* **Given problem**:
The records that follow must be reproduced in full, exactly as written.

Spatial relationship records
- - -

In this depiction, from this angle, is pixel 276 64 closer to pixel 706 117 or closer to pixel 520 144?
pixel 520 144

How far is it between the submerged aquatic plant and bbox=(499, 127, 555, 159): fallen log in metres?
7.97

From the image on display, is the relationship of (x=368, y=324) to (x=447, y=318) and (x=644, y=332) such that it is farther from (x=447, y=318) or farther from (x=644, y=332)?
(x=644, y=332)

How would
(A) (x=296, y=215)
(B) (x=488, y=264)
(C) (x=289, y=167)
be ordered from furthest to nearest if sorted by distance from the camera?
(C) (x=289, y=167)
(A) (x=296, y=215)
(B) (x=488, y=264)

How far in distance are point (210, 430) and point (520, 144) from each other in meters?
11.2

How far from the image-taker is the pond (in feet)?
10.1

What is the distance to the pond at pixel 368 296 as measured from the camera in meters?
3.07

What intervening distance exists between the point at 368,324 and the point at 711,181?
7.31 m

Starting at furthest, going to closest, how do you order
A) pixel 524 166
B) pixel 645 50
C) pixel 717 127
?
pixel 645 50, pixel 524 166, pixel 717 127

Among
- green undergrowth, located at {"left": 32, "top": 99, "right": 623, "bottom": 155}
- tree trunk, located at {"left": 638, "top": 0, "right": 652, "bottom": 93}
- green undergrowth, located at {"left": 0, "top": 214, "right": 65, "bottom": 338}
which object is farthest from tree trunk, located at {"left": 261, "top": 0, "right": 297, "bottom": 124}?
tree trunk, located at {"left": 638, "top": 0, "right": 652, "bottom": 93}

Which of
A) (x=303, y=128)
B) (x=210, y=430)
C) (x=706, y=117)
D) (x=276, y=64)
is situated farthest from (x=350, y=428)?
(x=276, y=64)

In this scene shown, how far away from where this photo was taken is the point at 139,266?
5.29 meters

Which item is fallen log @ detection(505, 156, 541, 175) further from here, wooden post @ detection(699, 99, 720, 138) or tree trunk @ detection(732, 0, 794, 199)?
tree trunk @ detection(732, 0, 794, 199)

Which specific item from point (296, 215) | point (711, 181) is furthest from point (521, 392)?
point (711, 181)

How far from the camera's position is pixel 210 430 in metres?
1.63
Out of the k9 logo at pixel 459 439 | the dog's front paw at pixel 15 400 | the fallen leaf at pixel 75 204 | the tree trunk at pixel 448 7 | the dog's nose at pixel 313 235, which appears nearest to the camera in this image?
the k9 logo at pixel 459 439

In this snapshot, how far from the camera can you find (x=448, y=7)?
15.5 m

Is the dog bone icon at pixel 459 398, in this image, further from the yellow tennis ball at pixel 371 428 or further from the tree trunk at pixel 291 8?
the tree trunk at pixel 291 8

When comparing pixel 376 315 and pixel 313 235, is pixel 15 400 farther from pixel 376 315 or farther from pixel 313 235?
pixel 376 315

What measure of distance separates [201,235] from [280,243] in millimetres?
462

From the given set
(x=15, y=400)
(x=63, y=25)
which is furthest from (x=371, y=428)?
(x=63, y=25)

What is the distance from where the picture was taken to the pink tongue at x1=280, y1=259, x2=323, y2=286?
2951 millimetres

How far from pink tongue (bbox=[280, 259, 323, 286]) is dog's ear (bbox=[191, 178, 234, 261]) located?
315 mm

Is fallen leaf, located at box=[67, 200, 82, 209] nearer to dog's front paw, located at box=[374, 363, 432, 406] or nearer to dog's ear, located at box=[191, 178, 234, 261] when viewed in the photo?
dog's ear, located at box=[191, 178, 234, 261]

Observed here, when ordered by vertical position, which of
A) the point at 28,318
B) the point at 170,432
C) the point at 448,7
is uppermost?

- - -

* **Exercise answer**:
In this depiction, from this angle, is pixel 276 64 closer to pixel 706 117 or closer to pixel 520 144?
pixel 520 144

How far is it between the submerged aquatic plant and bbox=(499, 127, 555, 159): fallen log in metres?
7.97

From the image on display, is the relationship of (x=368, y=324) to (x=447, y=318) and (x=644, y=332) such that it is farther from (x=447, y=318) or farther from (x=644, y=332)?
(x=644, y=332)

How would
(A) (x=296, y=215)
(B) (x=488, y=264)
(C) (x=289, y=167)
be ordered from furthest to nearest if sorted by distance from the camera?
(C) (x=289, y=167)
(A) (x=296, y=215)
(B) (x=488, y=264)

How far in distance are point (210, 430) and point (520, 144) from each other in meters?
11.2

How far from the image-taker is the pond (in feet)?
10.1

What is the distance to the pond at pixel 368 296 as measured from the camera in meters?
3.07

What intervening distance exists between the point at 368,324 and the point at 711,181?
7.31 m

Starting at furthest, going to closest, how do you order
A) pixel 524 166
B) pixel 645 50
C) pixel 717 127
?
pixel 645 50, pixel 524 166, pixel 717 127

Among
- green undergrowth, located at {"left": 32, "top": 99, "right": 623, "bottom": 155}
- tree trunk, located at {"left": 638, "top": 0, "right": 652, "bottom": 93}
- green undergrowth, located at {"left": 0, "top": 214, "right": 65, "bottom": 338}
which object is farthest from tree trunk, located at {"left": 261, "top": 0, "right": 297, "bottom": 124}?
tree trunk, located at {"left": 638, "top": 0, "right": 652, "bottom": 93}

Which of
A) (x=303, y=128)
B) (x=210, y=430)
C) (x=706, y=117)
D) (x=276, y=64)
is situated farthest from (x=350, y=428)?
(x=276, y=64)

In this scene shown, how far away from where this photo was taken is the point at 139,266?
5.29 meters

Which item is fallen log @ detection(505, 156, 541, 175) further from here, wooden post @ detection(699, 99, 720, 138) or tree trunk @ detection(732, 0, 794, 199)?
tree trunk @ detection(732, 0, 794, 199)

Which specific item from point (296, 215) | point (711, 181) is furthest from point (521, 392)?
point (711, 181)

How far from the camera's position is pixel 210 430 in metres?
1.63
Out of the k9 logo at pixel 459 439 | the dog's front paw at pixel 15 400 | the fallen leaf at pixel 75 204 | the tree trunk at pixel 448 7 | the dog's nose at pixel 313 235, which appears nearest to the camera in this image?
the k9 logo at pixel 459 439

In this snapshot, how far from the camera can you find (x=448, y=7)?
15.5 m

Is the dog bone icon at pixel 459 398, in this image, further from the yellow tennis ball at pixel 371 428 or further from the tree trunk at pixel 291 8?
the tree trunk at pixel 291 8

When comparing pixel 376 315 and pixel 313 235, is pixel 15 400 farther from pixel 376 315 or farther from pixel 313 235?
pixel 376 315

What measure of distance separates [201,235] from [280,243] in millimetres?
462

From the given set
(x=15, y=400)
(x=63, y=25)
which is furthest from (x=371, y=428)?
(x=63, y=25)

What is the distance from where the picture was taken to the pink tongue at x1=280, y1=259, x2=323, y2=286?
2951 millimetres

How far from pink tongue (bbox=[280, 259, 323, 286]) is dog's ear (bbox=[191, 178, 234, 261]) located?
315 mm

Is fallen leaf, located at box=[67, 200, 82, 209] nearer to dog's front paw, located at box=[374, 363, 432, 406] or nearer to dog's ear, located at box=[191, 178, 234, 261] when viewed in the photo?
dog's ear, located at box=[191, 178, 234, 261]

Observed here, when ordered by vertical position, which of
A) the point at 28,318
B) the point at 170,432
C) the point at 448,7
is uppermost?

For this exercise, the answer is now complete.